**Goal 1:** Explain how the oil on the water came to catch fire, according to the passage on the Wagon Mound case.

**Given passage:**
* begin *

Wagon Mound (No. 1) | |
---|---|
Court | Privy Council |
Decided | 18 January 1961 |
Citations | [1961] UKPC 2, [1961] AC 388; [1961] 1 All ER 404 |
Case history | |
Prior action | Overseas Tankship (UK) Ltd v Morts Dock & Engineering Co (The Wagon Mound) (No 1) (1959) 61 SR (NSW) 688 |
Court membership | |
Judges sitting | Viscount Simonds, Lord Reid, Lord Radcliffe, Lord Tucker and Lord Morris of Borth-y-Gest |
Case opinions | |
Decision by | Viscount Simonds |
The Wagon Mound (No 1) should not be confused with the successor case of the Overseas Tankship v Miller Steamship or "Wagon Mound (No 2)", which concerned the standard of the reasonable man in breach of the duty of care.[3]
Overseas Tankship had a ship, the Wagon Mound, docked in Sydney Harbour in October 1951. The crew had carelessly allowed furnace oil (also referred to as Bunker oil) to leak from their ship. The oil drifted under a wharf thickly coating the water and the shore where other ships were being repaired. Hot metal produced by welders using oxyacetylene torches on the respondent's timber wharf (Mort's Dock) at Sheerlegs Wharf fell on floating cotton waste which ignited the oil on the water. The wharf and ships moored there sustained substantial fire damage. In an action by Mort's Dock for damages for negligence it was found as a fact that the defendants did not know and could not reasonably have been expected to know that the oil was capable of being set alight when spread on water. The dock owners knew the oil was there, and continued to use welders.

* end *

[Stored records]

* begin *

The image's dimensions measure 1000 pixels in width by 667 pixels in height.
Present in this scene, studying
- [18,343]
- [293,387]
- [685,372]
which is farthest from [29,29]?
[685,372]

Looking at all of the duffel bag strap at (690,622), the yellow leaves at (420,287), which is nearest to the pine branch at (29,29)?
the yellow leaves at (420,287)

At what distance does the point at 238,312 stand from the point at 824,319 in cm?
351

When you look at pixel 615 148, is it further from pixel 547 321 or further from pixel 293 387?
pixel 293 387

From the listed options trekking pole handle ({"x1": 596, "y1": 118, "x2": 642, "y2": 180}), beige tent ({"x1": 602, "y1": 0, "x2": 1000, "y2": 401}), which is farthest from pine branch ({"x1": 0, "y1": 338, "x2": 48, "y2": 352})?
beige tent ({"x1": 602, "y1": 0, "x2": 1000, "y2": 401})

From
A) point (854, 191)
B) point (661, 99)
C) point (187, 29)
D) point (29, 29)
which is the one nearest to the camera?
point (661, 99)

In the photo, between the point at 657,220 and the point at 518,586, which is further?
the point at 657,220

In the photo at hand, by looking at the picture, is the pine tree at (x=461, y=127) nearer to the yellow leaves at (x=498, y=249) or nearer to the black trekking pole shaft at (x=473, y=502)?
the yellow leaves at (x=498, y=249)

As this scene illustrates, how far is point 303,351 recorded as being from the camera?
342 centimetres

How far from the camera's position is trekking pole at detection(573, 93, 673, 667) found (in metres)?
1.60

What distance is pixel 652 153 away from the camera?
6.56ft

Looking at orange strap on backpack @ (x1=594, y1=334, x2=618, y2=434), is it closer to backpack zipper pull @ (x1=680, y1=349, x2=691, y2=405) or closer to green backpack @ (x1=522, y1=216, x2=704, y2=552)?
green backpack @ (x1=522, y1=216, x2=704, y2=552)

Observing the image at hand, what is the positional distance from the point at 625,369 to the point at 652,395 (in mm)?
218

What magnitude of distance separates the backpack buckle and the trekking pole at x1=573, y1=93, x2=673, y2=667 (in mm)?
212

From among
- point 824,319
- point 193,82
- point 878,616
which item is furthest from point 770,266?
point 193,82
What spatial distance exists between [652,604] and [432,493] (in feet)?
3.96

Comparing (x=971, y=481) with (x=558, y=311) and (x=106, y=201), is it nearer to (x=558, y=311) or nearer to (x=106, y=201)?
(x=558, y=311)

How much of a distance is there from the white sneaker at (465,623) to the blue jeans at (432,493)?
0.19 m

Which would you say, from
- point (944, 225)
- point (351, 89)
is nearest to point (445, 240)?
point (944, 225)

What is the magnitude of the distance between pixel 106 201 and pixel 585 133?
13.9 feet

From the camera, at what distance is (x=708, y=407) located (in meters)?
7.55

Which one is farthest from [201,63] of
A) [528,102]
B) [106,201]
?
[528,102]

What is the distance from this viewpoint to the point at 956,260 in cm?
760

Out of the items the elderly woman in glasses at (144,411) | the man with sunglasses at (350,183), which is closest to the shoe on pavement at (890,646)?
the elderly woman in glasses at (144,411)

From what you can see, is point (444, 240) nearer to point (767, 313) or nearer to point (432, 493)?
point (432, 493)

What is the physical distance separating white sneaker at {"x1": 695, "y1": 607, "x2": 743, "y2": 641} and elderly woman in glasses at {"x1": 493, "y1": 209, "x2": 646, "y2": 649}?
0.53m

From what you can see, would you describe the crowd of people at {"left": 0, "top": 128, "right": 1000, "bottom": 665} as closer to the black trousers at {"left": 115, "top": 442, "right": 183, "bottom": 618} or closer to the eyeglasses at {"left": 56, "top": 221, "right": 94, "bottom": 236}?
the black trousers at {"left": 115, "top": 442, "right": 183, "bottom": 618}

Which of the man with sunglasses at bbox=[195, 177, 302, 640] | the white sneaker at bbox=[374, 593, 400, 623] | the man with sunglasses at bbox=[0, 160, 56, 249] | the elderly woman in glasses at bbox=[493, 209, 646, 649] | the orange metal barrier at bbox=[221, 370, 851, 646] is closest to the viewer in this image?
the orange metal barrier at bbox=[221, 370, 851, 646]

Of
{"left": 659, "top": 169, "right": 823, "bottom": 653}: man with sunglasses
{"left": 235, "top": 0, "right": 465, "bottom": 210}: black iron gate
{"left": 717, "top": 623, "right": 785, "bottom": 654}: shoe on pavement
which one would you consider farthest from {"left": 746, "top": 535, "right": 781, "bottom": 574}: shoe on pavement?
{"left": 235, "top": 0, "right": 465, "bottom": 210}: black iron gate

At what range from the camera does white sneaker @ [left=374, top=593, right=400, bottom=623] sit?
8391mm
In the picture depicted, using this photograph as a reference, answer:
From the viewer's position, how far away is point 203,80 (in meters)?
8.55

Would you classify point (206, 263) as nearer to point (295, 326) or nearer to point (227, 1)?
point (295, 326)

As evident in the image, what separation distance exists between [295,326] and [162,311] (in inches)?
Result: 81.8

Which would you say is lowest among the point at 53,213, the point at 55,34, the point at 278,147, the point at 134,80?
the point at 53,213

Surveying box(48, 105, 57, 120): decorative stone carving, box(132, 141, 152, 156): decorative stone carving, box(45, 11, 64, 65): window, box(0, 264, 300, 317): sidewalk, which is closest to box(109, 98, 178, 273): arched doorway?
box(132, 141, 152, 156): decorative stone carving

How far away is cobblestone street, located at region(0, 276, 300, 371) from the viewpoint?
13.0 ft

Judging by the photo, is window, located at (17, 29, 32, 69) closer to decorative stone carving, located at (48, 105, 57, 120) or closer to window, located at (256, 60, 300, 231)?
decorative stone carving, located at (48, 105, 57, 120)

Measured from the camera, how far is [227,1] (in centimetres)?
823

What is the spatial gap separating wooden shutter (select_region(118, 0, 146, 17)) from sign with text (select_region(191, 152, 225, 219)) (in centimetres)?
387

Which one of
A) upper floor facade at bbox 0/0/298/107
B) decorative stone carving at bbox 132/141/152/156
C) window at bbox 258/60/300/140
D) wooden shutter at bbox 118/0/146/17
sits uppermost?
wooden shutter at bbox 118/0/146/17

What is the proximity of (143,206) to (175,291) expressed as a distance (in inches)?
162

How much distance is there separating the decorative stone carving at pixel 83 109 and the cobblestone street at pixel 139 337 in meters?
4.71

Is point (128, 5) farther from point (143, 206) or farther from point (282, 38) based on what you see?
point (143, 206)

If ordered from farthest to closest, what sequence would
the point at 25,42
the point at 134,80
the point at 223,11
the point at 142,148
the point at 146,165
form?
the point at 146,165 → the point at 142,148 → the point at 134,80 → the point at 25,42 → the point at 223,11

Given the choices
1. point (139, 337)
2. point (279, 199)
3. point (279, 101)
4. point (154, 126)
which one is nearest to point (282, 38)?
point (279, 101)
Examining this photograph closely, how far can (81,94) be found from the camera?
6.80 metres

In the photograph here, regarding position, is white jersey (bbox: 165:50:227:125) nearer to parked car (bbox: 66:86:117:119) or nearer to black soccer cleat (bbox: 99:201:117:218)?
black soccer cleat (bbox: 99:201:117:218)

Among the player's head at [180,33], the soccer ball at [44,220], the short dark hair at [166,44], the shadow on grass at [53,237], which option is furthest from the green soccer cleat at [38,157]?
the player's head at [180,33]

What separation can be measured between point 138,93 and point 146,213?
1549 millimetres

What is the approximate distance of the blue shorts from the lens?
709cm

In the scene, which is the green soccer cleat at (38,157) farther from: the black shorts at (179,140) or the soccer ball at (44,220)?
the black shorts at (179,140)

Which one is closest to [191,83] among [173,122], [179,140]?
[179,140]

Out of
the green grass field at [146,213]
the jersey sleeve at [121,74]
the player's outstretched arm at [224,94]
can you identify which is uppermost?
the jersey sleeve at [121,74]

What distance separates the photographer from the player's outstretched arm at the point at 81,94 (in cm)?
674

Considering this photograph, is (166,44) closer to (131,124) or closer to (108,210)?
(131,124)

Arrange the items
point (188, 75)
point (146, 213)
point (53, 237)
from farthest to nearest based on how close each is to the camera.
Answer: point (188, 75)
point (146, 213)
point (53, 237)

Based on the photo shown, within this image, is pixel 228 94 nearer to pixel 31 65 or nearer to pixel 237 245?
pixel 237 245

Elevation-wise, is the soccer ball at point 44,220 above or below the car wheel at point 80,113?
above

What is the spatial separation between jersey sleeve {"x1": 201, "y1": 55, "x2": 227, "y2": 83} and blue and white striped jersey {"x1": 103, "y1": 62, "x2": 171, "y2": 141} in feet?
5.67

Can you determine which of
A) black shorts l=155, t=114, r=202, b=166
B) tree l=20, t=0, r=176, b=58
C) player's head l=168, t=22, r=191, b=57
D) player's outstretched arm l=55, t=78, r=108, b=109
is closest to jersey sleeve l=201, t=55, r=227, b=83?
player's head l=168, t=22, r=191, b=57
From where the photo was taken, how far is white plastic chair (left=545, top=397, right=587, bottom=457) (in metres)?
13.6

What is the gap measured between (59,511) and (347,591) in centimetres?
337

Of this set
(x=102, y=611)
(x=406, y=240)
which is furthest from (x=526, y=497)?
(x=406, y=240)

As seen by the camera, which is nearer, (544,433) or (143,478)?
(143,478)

* end *

**Goal 2:** Filter the listing, keeping each line that contains the string "tent".

**Correct response 1:** Welders on the respondent's timber wharf were using oxyacetylene torches, and hot metal from their work fell onto floating cotton waste. The cotton waste then ignited the oil that had spread across the water.

**Correct response 2:**
From the listed options trekking pole handle ({"x1": 596, "y1": 118, "x2": 642, "y2": 180}), beige tent ({"x1": 602, "y1": 0, "x2": 1000, "y2": 401}), which is farthest from pine branch ({"x1": 0, "y1": 338, "x2": 48, "y2": 352})?
beige tent ({"x1": 602, "y1": 0, "x2": 1000, "y2": 401})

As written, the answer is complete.